▸ **Goal of the exercise**: Copy the listing below word for word. Begin at the line that contains "What distance away" and stop after the final line of the listing.

▸ **Available data**:
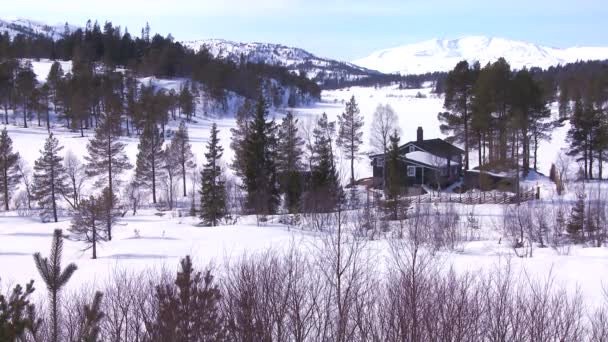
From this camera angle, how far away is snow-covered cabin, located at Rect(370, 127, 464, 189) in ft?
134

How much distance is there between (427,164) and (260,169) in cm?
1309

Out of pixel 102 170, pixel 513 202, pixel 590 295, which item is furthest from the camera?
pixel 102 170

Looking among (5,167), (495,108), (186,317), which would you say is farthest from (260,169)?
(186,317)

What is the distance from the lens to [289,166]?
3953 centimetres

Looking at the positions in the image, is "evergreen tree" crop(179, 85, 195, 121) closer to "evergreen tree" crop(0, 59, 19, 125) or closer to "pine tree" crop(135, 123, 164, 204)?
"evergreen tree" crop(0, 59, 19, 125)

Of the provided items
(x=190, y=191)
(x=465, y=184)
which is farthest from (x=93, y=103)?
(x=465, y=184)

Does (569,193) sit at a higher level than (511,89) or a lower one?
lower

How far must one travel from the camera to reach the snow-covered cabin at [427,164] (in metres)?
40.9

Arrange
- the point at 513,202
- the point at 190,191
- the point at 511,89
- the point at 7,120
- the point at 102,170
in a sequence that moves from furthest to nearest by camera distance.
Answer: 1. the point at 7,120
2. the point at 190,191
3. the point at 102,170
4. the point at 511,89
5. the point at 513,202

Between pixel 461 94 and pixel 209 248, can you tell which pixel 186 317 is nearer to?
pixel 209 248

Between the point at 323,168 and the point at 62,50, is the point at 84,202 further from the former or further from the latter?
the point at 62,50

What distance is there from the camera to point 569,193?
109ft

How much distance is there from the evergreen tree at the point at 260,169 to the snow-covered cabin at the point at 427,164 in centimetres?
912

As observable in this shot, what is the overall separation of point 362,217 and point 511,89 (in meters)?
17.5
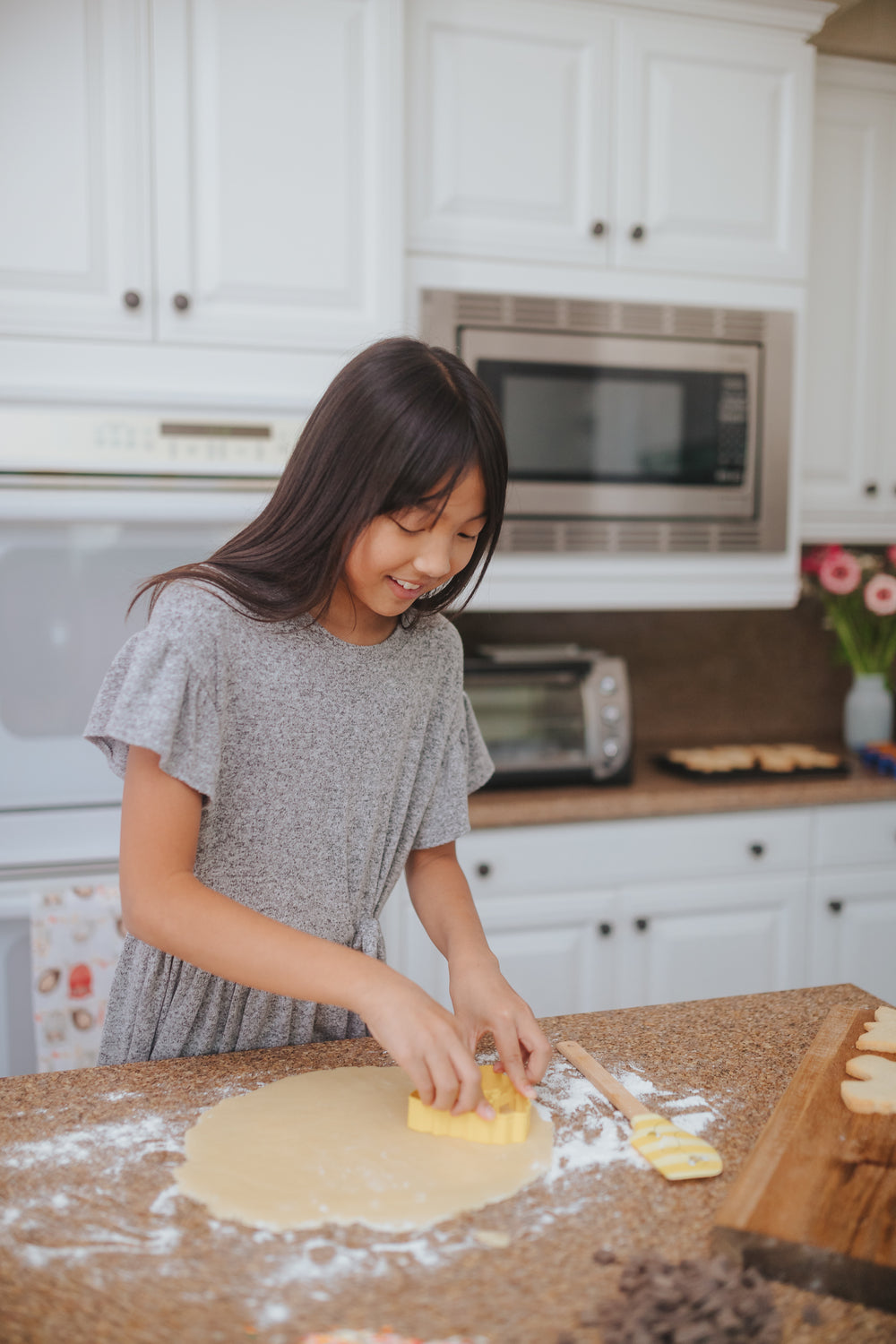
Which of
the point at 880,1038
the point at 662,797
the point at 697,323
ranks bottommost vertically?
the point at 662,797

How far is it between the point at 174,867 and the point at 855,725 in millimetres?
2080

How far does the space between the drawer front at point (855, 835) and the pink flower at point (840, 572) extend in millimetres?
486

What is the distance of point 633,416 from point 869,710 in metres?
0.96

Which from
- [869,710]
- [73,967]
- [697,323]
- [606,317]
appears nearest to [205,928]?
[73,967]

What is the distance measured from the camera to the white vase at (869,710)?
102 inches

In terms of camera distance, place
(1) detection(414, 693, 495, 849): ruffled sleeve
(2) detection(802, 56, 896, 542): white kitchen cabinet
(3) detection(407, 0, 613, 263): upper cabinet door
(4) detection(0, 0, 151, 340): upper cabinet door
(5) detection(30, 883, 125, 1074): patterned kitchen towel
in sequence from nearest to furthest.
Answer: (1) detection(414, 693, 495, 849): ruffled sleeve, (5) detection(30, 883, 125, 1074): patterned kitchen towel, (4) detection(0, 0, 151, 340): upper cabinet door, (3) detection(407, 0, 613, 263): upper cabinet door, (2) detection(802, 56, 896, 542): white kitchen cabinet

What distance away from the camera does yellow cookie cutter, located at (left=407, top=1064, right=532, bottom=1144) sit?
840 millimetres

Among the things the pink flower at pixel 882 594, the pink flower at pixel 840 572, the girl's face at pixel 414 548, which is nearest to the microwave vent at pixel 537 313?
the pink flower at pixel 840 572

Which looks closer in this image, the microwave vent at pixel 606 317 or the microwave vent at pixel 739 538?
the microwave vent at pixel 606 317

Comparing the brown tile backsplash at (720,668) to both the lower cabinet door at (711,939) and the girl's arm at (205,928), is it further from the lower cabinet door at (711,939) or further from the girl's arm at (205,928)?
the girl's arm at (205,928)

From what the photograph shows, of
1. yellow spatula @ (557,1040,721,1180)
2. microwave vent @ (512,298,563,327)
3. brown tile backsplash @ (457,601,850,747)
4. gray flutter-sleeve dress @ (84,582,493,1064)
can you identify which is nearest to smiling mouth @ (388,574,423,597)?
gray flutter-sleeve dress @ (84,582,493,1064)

▸ **Answer to this task**:
What distance away from the camera does yellow cookie cutter, located at (left=407, top=1064, right=532, bottom=1144) sit?
840 millimetres

Among the things the pink flower at pixel 882 594, the pink flower at pixel 840 572, the girl's face at pixel 414 548, which is nearest to the microwave vent at pixel 537 313?
the pink flower at pixel 840 572

Which looks closer in this image, the microwave vent at pixel 606 317 or the microwave vent at pixel 739 538?
the microwave vent at pixel 606 317

Comparing the brown tile backsplash at (720,668) to both the lower cabinet door at (711,939) and the girl's arm at (205,928), is it further from the lower cabinet door at (711,939) or further from the girl's arm at (205,928)?
the girl's arm at (205,928)

From what the photograph shows, of
1. yellow spatula @ (557,1040,721,1180)
2. microwave vent @ (512,298,563,327)
3. brown tile backsplash @ (457,601,850,747)
4. gray flutter-sleeve dress @ (84,582,493,1064)
can you identify which is nearest to smiling mouth @ (388,574,423,597)?
gray flutter-sleeve dress @ (84,582,493,1064)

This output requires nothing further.